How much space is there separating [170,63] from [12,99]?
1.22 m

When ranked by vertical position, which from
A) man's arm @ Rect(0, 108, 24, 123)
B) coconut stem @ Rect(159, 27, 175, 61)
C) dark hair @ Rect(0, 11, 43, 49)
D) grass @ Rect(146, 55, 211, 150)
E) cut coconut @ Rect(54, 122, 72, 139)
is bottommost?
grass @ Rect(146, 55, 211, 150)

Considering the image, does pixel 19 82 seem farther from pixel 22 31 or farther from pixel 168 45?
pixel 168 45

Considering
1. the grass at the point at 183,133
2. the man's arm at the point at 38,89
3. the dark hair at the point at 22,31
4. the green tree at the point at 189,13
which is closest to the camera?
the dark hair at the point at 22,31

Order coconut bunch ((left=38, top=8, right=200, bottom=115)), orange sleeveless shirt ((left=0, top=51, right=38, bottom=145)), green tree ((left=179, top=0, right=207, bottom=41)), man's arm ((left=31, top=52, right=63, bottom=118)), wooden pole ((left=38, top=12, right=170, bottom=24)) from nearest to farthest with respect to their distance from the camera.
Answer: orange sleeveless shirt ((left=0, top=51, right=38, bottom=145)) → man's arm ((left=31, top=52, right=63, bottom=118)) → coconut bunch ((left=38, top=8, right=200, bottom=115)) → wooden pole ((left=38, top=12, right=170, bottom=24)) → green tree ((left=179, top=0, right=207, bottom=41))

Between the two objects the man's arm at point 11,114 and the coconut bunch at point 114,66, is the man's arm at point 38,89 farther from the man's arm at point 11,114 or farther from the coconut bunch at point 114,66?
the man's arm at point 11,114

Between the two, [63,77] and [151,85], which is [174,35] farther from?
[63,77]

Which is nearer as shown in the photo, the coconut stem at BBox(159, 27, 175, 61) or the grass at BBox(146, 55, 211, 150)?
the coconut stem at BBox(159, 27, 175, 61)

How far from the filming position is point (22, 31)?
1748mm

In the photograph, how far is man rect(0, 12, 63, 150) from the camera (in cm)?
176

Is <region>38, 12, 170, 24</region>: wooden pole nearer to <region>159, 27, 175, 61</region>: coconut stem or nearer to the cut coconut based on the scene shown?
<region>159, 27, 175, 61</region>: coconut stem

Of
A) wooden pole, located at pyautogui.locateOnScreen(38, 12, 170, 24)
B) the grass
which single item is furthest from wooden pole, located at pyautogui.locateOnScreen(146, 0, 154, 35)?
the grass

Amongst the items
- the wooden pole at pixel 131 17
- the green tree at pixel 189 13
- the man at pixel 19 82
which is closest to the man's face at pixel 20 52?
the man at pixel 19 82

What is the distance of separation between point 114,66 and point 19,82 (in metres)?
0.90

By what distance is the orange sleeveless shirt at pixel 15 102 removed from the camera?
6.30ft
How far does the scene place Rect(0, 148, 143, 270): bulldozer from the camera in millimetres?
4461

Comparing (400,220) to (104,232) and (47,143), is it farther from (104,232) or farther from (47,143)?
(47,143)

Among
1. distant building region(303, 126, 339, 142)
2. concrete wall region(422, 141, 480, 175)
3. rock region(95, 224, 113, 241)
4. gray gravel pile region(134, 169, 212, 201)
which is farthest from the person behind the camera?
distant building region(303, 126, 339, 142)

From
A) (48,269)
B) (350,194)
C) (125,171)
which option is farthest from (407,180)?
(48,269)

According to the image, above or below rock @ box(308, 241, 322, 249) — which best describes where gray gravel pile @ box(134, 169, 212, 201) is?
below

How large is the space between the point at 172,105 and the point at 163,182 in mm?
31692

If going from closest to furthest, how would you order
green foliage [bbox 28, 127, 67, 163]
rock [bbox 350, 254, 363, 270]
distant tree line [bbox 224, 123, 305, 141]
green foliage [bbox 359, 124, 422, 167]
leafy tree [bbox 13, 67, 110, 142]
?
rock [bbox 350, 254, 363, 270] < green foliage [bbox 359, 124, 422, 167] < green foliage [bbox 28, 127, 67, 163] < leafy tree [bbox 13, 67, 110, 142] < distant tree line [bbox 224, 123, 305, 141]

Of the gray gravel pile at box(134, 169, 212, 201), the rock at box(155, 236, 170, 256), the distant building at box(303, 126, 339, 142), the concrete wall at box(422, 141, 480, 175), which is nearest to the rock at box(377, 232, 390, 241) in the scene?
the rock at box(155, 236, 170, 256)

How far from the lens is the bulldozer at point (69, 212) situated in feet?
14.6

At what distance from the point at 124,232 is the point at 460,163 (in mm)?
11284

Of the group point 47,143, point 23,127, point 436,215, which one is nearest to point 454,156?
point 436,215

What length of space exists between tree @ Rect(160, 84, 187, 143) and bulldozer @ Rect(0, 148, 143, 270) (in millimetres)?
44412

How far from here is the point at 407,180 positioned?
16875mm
○ ○ ○
# Task to complete:
Starting from the line with "How far from the lens" and ending with the final line of the data, quote every line exactly, both ends included.

# Correct answer:
How far from the lens is the bulldozer at point (69, 212) situated in feet?
14.6

At what distance from the point at 124,232 is the point at 460,163 (in mm)?
11284

Of the group point 47,143, point 23,127, point 436,215, which one is nearest to point 454,156?
point 436,215

What length of space exists between tree @ Rect(160, 84, 187, 143) and bulldozer @ Rect(0, 148, 143, 270) (in millimetres)?
44412

How far from here is the point at 407,180 positioned?
16875mm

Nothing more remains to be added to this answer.